When you shouldn’t sue for copyright infringement
Often, despite what seems to you to be a real and serious infringement of one of your copyrighted works, it just might not be worth it to sue.
The penalties for infringement can be formidable: Willful copyright infringement — that is, when the infringer knows exactly what he’s doing and does it anyway — can get the pirate a federal suit that could lead to jail time or a big fine, or both. Consider: if the willful infringer uses, without permission, a copyrighted item with a commercial value of more than $1000 but less than $2500, that could earn him a year in the federal prison, or cost him a sizable amount in a fine. And a civil case could slam the offender with damages as high as $150,000 per image pilfered.
So why not sue? Because taking a case to court can be very expensive, and if you don’t win, you’re out a bundle. And if the value of your work — the market’s dollar value, not the value you feel in your heart and soul — isn’t all that high, the payback via the amount awarded by the court may not be enough to pay off your attorney.
The direct approach. First, try to deal with the infringer on a person-to-person basis: no hostilities, just a civil request. You’d be amazed at how often this works. If it doesn’t, the next step is an attorney-to-infringer correspondence, with a warning shot across the bow: a firm, strongly worded cease-and-desist letter, with follow-up if necessary. Sometimes just the threat of a lawsuit will end the matter. You won’t get recompense for damage already done, but you’ve stemmed further bleeding.

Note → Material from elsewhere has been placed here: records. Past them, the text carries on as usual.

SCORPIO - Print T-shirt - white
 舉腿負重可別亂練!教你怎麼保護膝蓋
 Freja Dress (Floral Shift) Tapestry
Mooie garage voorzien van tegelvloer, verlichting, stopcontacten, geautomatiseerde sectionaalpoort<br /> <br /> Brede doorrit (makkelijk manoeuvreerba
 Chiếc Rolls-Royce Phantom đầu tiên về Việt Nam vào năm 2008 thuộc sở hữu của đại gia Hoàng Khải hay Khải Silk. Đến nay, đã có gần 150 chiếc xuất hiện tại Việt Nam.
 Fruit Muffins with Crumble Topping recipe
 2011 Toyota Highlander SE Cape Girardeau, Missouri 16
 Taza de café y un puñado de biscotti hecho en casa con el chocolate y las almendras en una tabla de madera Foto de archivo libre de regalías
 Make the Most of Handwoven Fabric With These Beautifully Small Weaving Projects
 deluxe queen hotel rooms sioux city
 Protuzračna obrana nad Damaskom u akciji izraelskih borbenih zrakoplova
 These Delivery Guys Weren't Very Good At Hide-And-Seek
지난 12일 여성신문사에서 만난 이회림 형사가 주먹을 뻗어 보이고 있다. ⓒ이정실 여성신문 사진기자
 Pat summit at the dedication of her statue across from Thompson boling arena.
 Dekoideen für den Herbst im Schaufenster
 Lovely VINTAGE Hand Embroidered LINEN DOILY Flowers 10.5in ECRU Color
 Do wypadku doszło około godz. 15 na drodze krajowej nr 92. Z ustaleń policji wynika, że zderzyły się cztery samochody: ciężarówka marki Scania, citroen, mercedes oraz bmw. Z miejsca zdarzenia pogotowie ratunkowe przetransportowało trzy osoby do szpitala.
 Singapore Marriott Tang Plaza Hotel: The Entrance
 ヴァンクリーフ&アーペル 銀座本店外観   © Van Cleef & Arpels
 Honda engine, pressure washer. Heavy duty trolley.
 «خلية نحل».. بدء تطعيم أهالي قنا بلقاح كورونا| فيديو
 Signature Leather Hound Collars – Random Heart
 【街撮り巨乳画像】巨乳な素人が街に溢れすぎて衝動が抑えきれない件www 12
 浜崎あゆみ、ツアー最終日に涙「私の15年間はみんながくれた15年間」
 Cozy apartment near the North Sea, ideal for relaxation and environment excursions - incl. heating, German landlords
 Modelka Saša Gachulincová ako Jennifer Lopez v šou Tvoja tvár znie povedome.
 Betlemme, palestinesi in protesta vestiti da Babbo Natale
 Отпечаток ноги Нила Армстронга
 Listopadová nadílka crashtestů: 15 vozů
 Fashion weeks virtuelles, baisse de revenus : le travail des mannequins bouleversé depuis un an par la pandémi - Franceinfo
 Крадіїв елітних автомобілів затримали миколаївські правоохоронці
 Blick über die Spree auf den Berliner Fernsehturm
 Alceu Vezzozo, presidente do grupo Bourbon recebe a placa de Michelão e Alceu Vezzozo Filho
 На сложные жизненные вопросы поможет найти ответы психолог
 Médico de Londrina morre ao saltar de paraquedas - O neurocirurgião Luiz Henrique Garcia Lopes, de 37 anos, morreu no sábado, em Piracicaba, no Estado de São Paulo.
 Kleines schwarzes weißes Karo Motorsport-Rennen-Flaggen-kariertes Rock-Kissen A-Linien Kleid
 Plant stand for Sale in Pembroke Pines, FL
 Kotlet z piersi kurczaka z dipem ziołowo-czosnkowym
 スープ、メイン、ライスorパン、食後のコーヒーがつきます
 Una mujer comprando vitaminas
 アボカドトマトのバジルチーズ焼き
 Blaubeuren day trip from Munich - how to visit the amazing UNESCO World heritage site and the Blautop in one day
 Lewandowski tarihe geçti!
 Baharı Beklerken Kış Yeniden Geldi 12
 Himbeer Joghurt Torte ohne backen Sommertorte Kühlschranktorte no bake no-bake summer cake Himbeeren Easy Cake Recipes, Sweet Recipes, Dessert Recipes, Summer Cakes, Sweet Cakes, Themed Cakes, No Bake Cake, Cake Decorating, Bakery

Small claims court. If your photographs are being used without permission by somebody local — a gallery, a newspaper or magazine — it is sometimes possible to get some satisfaction by going to small claims court. You cannot sue for copyright infringement; that may be filed only in federal court. But you may have a claim for breach of contract.
The beauty of small claims court is that you can present the case yourself; you don’t need a lawyer with you in the courtroom. However, you certainly can (and probably should) consult a lawyer beforehand, just to be sure your ducks are in a row.
Alas, even if you win, there is no guarantee it will be easy, or even possible, to convert the judgment to cash in your pocket. You will probably have to take the trouble and expense to get the sheriff to execute on the judgment.
The ISP takedown. Consider this scenario: You find one or more of your images on a web site. You have registered the copyrights, yet the folks who put your images on their web site never requested permission to use them. They’re guilty of copyright infringement. Yet … It’s a small site, clearly with no deep pockets supporting it. You know that you could proceed with legal action, but that it could cost you plenty and you might not recoup any of it.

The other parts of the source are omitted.